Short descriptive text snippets
--
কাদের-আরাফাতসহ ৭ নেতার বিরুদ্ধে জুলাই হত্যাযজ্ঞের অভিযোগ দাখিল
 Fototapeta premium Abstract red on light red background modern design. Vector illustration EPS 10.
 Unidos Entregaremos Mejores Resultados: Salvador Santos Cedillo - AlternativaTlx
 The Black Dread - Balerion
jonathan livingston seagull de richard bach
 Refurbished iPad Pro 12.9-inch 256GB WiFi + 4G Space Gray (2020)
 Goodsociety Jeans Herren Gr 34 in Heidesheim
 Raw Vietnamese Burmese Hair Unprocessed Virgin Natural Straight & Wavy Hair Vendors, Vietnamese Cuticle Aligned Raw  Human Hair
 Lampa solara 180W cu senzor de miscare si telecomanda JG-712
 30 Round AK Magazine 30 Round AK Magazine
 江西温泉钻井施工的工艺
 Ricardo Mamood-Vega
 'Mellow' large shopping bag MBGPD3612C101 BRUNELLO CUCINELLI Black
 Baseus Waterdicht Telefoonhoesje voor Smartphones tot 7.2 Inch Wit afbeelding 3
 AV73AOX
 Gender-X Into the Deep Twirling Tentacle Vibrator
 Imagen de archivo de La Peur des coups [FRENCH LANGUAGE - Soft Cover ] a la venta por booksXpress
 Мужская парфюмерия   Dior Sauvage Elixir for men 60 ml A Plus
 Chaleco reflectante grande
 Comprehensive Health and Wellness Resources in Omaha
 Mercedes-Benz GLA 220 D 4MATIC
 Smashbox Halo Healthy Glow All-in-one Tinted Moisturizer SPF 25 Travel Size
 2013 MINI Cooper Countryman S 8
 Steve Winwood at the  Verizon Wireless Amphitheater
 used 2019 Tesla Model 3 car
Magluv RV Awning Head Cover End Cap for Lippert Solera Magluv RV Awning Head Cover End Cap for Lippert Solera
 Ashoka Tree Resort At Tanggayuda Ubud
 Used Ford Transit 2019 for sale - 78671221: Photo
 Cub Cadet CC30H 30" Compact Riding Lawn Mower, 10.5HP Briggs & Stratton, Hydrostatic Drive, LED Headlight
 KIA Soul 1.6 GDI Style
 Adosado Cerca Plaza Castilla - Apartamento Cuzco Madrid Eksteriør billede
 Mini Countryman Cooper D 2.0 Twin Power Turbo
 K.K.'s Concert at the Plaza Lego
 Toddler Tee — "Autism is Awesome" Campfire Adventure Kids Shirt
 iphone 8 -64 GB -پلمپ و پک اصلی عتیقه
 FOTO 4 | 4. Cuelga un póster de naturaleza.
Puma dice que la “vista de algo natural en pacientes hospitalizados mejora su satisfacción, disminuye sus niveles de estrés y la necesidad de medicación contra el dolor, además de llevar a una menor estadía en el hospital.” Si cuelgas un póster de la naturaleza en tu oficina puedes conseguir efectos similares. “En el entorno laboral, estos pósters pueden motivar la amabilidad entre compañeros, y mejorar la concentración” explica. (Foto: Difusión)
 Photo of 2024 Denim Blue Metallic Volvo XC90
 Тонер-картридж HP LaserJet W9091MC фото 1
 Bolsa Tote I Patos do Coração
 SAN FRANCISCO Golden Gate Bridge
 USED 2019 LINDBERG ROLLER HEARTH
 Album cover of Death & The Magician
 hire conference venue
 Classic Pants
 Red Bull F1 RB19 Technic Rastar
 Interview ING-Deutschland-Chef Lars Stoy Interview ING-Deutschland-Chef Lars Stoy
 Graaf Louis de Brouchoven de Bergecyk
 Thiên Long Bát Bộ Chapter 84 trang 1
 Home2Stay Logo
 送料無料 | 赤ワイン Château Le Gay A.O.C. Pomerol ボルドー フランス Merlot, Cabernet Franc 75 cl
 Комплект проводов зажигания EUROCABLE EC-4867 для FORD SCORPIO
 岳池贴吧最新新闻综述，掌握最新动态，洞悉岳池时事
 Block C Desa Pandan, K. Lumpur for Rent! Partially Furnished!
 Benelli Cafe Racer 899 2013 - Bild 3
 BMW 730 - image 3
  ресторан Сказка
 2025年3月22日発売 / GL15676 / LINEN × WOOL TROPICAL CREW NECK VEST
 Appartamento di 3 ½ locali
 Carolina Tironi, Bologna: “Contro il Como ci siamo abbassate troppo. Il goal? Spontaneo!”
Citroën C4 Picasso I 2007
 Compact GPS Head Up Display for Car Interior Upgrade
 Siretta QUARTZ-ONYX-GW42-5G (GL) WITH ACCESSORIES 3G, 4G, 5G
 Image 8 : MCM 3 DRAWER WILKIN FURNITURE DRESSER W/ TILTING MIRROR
--
Exercise brief =>
Beginning at the line with "The Black Dread - Balerion" and ending at the line with "60 ml A Plus", reproduce each line of the data above exactly, and add no other lines.

Finished exercise =>
 The Black Dread - Balerion
jonathan livingston seagull de richard bach
 Refurbished iPad Pro 12.9-inch 256GB WiFi + 4G Space Gray (2020)
 Goodsociety Jeans Herren Gr 34 in Heidesheim
 Raw Vietnamese Burmese Hair Unprocessed Virgin Natural Straight & Wavy Hair Vendors, Vietnamese Cuticle Aligned Raw  Human Hair
 Lampa solara 180W cu senzor de miscare si telecomanda JG-712
 30 Round AK Magazine 30 Round AK Magazine
 江西温泉钻井施工的工艺
 Ricardo Mamood-Vega
 'Mellow' large shopping bag MBGPD3612C101 BRUNELLO CUCINELLI Black
 Baseus Waterdicht Telefoonhoesje voor Smartphones tot 7.2 Inch Wit afbeelding 3
 AV73AOX
 Gender-X Into the Deep Twirling Tentacle Vibrator
 Imagen de archivo de La Peur des coups [FRENCH LANGUAGE - Soft Cover ] a la venta por booksXpress
 Мужская парфюмерия   Dior Sauvage Elixir for men 60 ml A Plus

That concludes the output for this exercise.